(Items listed in a dataset)

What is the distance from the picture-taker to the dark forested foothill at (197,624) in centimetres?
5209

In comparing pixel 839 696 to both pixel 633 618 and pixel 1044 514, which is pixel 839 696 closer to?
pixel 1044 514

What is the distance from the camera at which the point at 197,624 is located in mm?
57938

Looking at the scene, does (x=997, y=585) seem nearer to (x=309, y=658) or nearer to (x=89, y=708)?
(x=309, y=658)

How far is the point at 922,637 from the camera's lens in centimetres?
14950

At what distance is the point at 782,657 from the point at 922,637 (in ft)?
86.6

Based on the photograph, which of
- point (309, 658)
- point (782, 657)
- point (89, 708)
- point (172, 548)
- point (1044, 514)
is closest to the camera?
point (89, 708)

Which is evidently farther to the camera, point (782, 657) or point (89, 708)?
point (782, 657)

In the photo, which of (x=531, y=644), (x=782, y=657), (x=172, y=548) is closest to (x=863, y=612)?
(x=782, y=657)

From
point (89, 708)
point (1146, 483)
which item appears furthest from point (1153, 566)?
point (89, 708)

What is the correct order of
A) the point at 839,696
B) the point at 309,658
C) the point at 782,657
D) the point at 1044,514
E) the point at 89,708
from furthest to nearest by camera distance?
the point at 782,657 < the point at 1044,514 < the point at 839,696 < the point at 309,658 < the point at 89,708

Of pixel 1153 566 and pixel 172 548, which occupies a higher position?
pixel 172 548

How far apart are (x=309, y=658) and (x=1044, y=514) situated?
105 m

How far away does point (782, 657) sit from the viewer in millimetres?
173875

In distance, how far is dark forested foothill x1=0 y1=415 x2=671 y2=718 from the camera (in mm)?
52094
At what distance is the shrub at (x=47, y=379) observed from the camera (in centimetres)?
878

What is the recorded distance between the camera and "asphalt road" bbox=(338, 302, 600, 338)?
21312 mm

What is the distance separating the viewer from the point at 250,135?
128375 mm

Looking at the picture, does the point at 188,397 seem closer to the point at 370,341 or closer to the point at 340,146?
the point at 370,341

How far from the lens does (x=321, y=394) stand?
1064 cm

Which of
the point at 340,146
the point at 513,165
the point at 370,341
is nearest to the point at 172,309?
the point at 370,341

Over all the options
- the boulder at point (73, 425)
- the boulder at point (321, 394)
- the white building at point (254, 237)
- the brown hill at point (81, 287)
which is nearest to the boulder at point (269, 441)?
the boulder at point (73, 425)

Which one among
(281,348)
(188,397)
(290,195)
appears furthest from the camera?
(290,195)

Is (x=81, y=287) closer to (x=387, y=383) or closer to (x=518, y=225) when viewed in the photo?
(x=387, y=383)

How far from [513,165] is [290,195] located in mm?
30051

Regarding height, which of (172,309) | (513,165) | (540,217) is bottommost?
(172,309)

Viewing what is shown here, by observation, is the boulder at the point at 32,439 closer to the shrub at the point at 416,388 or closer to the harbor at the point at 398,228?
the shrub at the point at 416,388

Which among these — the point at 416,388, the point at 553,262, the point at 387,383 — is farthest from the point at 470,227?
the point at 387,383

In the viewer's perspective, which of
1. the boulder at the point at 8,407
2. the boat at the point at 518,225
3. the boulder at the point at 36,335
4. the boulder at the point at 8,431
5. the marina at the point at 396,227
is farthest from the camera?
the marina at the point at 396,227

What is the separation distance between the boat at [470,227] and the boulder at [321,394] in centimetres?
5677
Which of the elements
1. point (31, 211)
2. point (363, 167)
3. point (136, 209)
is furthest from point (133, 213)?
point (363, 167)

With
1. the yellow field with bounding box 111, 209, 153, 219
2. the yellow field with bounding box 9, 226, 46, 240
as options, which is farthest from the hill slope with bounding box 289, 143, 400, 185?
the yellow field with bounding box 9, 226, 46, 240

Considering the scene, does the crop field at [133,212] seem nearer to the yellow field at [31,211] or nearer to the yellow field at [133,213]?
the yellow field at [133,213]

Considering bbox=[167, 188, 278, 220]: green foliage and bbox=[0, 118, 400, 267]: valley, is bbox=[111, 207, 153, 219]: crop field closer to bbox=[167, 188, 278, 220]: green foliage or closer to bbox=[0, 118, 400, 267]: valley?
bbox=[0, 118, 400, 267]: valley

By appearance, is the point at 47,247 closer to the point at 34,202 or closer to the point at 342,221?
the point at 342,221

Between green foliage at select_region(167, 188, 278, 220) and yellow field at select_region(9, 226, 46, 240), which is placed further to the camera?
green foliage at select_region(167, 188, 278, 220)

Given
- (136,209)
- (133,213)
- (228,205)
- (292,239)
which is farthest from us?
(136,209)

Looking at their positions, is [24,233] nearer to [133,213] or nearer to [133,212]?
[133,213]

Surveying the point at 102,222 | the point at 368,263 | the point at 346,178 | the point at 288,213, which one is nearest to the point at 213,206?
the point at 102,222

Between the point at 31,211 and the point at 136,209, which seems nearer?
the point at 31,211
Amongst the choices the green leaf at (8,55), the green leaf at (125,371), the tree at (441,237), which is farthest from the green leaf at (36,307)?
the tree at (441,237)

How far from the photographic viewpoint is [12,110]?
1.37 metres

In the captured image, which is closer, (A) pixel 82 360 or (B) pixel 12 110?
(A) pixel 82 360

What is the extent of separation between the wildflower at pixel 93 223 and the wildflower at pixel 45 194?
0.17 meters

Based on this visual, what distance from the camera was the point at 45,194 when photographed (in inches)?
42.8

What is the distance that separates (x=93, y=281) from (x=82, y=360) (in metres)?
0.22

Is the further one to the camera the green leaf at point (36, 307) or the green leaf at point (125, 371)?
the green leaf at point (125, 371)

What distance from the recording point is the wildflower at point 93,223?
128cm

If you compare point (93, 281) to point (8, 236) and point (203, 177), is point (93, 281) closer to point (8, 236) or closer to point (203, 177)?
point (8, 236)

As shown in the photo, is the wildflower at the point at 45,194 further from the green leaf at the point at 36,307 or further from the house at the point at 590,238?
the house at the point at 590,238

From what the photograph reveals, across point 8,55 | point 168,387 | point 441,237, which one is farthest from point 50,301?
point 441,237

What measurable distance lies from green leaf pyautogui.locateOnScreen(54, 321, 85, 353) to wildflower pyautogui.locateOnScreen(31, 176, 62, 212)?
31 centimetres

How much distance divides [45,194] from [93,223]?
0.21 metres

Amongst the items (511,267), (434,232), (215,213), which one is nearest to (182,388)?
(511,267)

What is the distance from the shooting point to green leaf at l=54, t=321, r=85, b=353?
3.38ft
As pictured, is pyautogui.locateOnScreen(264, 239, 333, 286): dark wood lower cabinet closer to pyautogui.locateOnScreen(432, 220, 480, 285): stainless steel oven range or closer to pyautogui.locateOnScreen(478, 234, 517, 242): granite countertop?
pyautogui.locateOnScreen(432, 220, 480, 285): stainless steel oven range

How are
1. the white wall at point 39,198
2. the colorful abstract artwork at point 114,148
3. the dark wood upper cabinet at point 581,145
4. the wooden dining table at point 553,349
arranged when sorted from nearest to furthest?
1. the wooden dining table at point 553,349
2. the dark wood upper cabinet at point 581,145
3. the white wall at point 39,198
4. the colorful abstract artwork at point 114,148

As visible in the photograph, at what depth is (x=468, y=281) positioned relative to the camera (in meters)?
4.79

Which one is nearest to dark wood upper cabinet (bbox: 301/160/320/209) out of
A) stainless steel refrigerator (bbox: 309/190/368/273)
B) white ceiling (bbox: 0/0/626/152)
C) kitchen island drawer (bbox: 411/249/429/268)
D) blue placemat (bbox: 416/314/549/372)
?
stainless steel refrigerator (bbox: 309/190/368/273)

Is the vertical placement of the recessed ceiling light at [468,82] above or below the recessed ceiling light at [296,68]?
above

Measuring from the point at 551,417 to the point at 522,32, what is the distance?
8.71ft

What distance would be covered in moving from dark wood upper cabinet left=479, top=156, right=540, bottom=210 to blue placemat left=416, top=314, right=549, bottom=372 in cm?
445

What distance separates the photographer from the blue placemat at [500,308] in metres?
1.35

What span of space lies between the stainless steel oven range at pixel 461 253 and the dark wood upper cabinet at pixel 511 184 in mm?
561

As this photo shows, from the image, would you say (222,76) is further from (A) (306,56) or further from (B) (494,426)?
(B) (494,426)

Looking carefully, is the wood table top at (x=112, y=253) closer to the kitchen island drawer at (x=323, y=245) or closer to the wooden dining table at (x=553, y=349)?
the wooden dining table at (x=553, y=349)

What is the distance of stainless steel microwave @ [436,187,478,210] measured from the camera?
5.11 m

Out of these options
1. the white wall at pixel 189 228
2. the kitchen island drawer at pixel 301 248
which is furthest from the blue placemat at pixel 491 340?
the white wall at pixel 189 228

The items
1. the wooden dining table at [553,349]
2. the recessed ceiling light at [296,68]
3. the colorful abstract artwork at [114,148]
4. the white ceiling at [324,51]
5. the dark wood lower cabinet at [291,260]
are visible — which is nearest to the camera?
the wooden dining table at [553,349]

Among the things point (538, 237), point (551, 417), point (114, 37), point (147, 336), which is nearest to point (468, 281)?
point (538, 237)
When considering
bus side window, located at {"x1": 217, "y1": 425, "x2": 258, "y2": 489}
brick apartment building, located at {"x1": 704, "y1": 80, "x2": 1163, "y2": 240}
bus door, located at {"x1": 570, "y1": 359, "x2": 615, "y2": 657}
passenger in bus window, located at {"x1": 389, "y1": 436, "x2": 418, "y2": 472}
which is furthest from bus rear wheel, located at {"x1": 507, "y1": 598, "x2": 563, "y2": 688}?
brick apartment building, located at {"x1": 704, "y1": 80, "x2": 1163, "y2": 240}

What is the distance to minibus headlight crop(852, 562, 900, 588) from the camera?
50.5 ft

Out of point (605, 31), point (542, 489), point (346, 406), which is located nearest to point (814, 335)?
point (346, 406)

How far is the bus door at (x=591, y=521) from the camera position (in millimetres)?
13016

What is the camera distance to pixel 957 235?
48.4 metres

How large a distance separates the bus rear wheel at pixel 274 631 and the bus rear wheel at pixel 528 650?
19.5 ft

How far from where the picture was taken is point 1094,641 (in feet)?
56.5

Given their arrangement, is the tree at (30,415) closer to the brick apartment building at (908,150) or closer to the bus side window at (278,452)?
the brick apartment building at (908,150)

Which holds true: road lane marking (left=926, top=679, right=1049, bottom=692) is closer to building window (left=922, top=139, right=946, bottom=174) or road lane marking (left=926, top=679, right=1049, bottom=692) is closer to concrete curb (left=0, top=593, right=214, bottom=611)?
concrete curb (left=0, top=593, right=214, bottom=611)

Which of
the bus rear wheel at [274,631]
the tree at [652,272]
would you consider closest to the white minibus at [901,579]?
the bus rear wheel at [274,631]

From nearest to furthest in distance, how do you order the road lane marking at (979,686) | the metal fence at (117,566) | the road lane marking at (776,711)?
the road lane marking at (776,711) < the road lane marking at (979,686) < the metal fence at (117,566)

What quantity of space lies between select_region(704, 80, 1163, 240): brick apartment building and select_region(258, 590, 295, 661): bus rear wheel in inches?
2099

◆ **TASK INSTRUCTIONS**: List each line of the entries above that contains the word "Based", matching its capitalization exactly.

◆ **SOLUTION TO THE PROBLEM**:
Based on the photograph, which of
Based on this visual, what distance from the camera was the point at 45,194 when photographed (in inches)?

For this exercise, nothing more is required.